Peters eigenmächtiges Handeln bei der Kompi-Fabrik ging weit über das hinaus, was Basil leicht reparieren konnte. Die Hanse hatte in offiziellen Verlautbarungen unterstrichen, dass die Soldaten-Kompis sicher waren, und darauf hingewiesen, dass die vom König angesprochenen Probleme gelöst waren, weshalb die Produktion fortgesetzt werden konnte. Trotzdem: Ein Rest von Zweifel blieb.
Pellidor schwieg, als Basil auf die Datenschirme sah und an tausend Dinge dachte. Im Spiralarm herrschte Krieg und der Feind schien unbesiegbar zu sein. Unter solchen Umständen konnte er sich keinen aufsässigen König leisten. »Geben Sie den wichtigsten planetaren Repräsentanten und Funktionären der Hanse Bescheid. Es wird Zeit für eine weitere Besprechung, eine geheime. Achten Sie darauf, dass Peter nichts von ihr erfährt.«
Pellidor nickte. »Soll ich die Dateien von anderen Kandidaten vorbereiten? Es stehen viele junge Männer zur Auswahl. Einige von ihnen scheinen gut geeignet zu sein.«
»König Peter ist zweifellos sehr populär, was wir mehrmals ausnutzen konnten. Wenn das Volk seinen König jetzt verlöre, wäre das ein harter Schlag für die Moral im Krieg.« Basil kniff die Augen zusammen. »Trotzdem: Es kann nicht schaden, einen Trumpf in petto zu haben.«
Drei Tage später lasen die Bürger der Hanse eine überraschende Bekanntgabe des Flüsterpalastes. König Peter war noch überraschter als seine Untertanen – und nicht annähernd so erfreut.
Im »Geiste einer neuen Offenheit« war die Hanse stolz, der Öffentlichkeit König Peters geliebten und kompetenten jüngeren Bruder vorzustellen, Prinz Daniel, den zweiten Sohn des Alten Königs Frederick, wie Peter in der ruhigen Anonymität des Palastes aufgewachsen.
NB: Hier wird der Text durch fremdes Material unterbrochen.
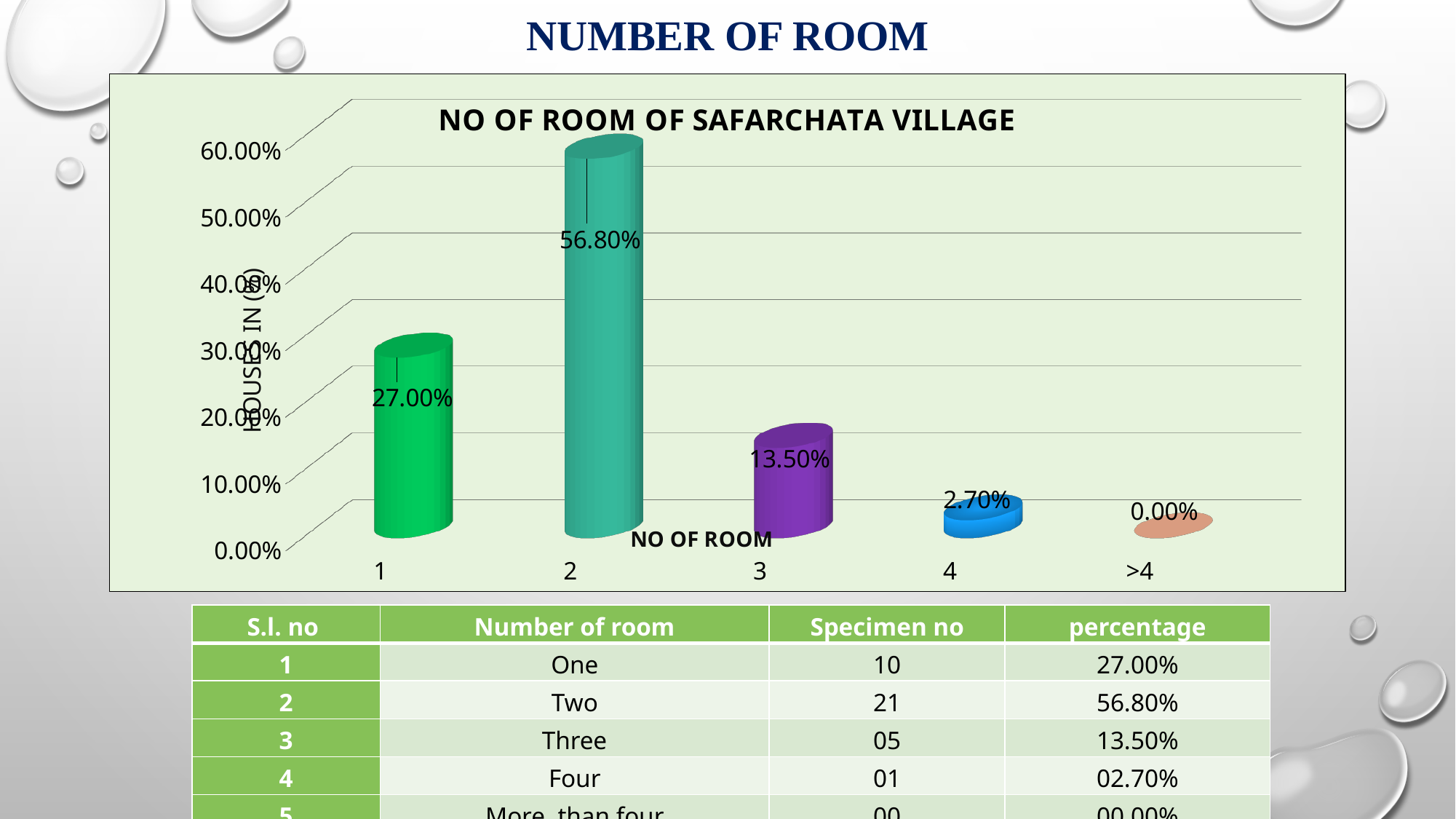
What is the value for category 2 in the chart? 56.80% What is the value for category 1 in the chart? 27.00% How many categories are shown on the x axis of the chart? 5 What is the value for category 3 in the chart? 13.50% What kind of chart is shown on the slide? bar chart What is the value for category 4 in the chart? 2.70% What is the value for category >4 in the chart? 0.00% Which category has the lowest value in the chart? >4 Which category has the highest value in the chart? 2 What is the difference between the values for category 2 and category 1? 29.80% Which is larger, the value for category 3 or the value for category 4? 3 What is the title of the chart? NO OF ROOM OF SAFARCHATA VILLAGE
Da die Bürger Peters Heirat mit Estarra gesehen hatten, war es nur recht und billig, dass sie auch Prinz Daniel kennen lernten. Immerhin herrschte Krieg und man konnte nie wissen.
Basil beobachtete die Reaktion der Öffentlichkeit. Der Daniel-Rekrut stand erst am Beginn seiner Ausbildung, war aber viel versprechend. Er sah gut aus und bestimmt konnte das Volk dazu gebracht werden, ihn zu mögen.
Peter musste seinen wahren Platz in der Regierung begreifen. Der König und die Königin würden zu ihren öffentlichen Pflichten zurückkehren, aber unter strenger Aufsicht. Peter war sicher klug genug, um einzusehen, dass er es zu weit getrieben hatte. Zweifellos verstand er die Warnung: Wenn du nicht spurst, wirst du ersetzt. Basil war sicher, dass Peter seinen Fehler erkannte und sich in Zukunft so verhielt, wie man es von ihm erwartete.
Wenn nicht… In dem Fall würde die Hanse auf Daniel zurückgreifen.